Clark speaks of all kinds of different music feeding into his own sonics, from the mutating dubstep-not-dubstep of Hyperdub Records to fellow Warp cat Bibio, via Robert Hood and Harvey Milk.

“I’m really into Harvey Milk, they’re this kind of stoner rock band. They always deliver two or three punchy, poppy tracks on each album and the rest of it is always the most uncompromising, organised mess. They’re quite hard going but they’re really decent.”

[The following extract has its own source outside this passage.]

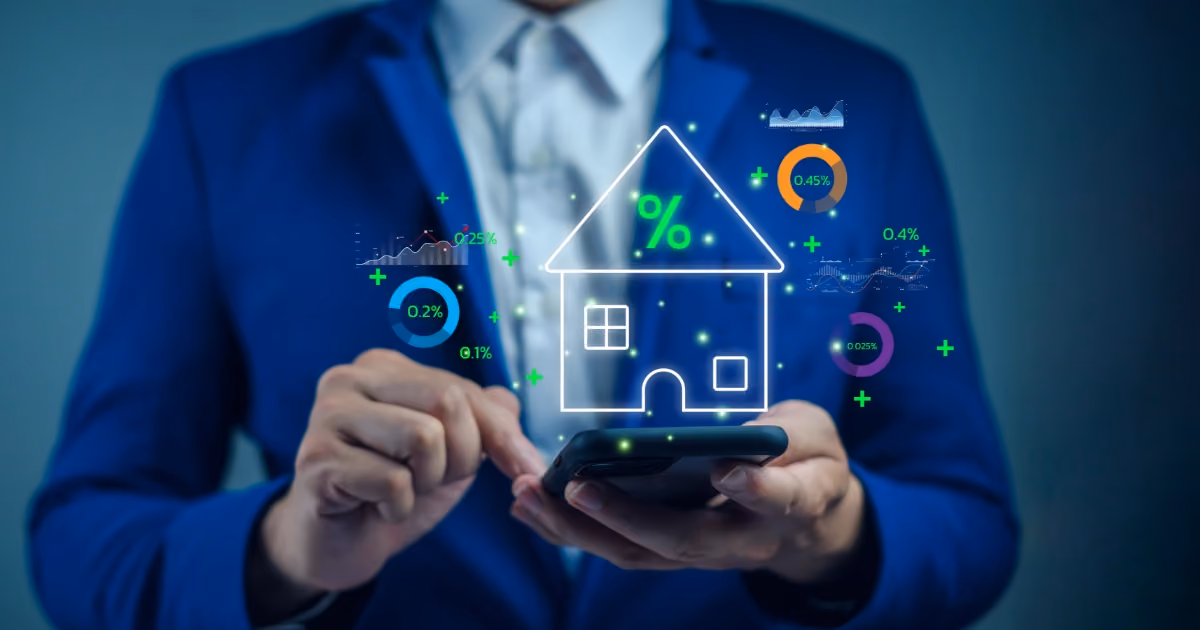 A person wearing a suit looking at their phone with graphs superimposed over the top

The guitar influence is indeed more pronounced than ever on the album’s final track ‘Absence’, sounding closer to post-rock pioneers like Slint and Mogwai, a serpentine coil of sleepy, vaguely sinister guitar, the soundtrack to unravelling sanity and quite brilliant in its execution. “I like to make tracks that are really dense in atmosphere but with really simple melodies. It’s actually really hard to play, that track, even though the notes are really simple, cos of the timing. I like tracks that are deceptively simple, that seem simple but there’s actually a lot of technique behind it. The technique seems invisible, it’s not showy, not like Steve Vai or something. It’s all in the simplicity and the delivery. It may seem the black sheep of the album but it follows really well.”

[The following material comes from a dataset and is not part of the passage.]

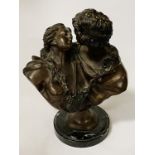 BRONZE GROUP ''THE GIVEN KISS'' AFTER J.A HOUDON - 29CMS X 22CMS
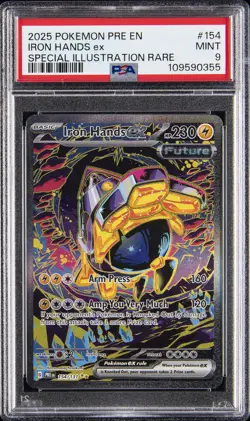 2025 POKEMON PRE EN-PRISMATIC EVOLUTIONS #154 IRON HANDS EX PSA 9 - Image 1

The producer first signed with Warp at the age of nineteen (“I sent them demo tapes, I was probably one of the last artists to get signed from good old TDK!”). His precocious vision and fuck off attitude seemed to herald a fiery, fiercely individual talent in the mould of fellow Warp man Aphex Twin (Richard James), and soon Clark was cutting 2001’s ‘Clarence Park’, and rapidly sloughing off the Aphex Twin comparisons with its follow up longplayer, 2003’s ‘Empty The Bones Of You’. Numerous EPs and several albums later, and ‘Totem’s Flare’ is his best record in a career that has allowed him to take numerous risks without once compromising a unique vision. Clark believes that Warp Records have been instrumental in this regard.

“They don’t expect you to compromise anything,” he reflects. “I really like the fact that they leave you to do stuff. That’s a typical Warp thing, to leave it to the artists to perfect it themselves. They’ll try to suggest a few things but they generally don’t expect you to compromise on things and I think that’s quite rare.”

With the new album in the bag, Clark is already conjuring new EPs with remixes and extra tracks, and then taking a holiday before embarking on a swathe of new material. Our advice is to embrace the fear and follow the flare.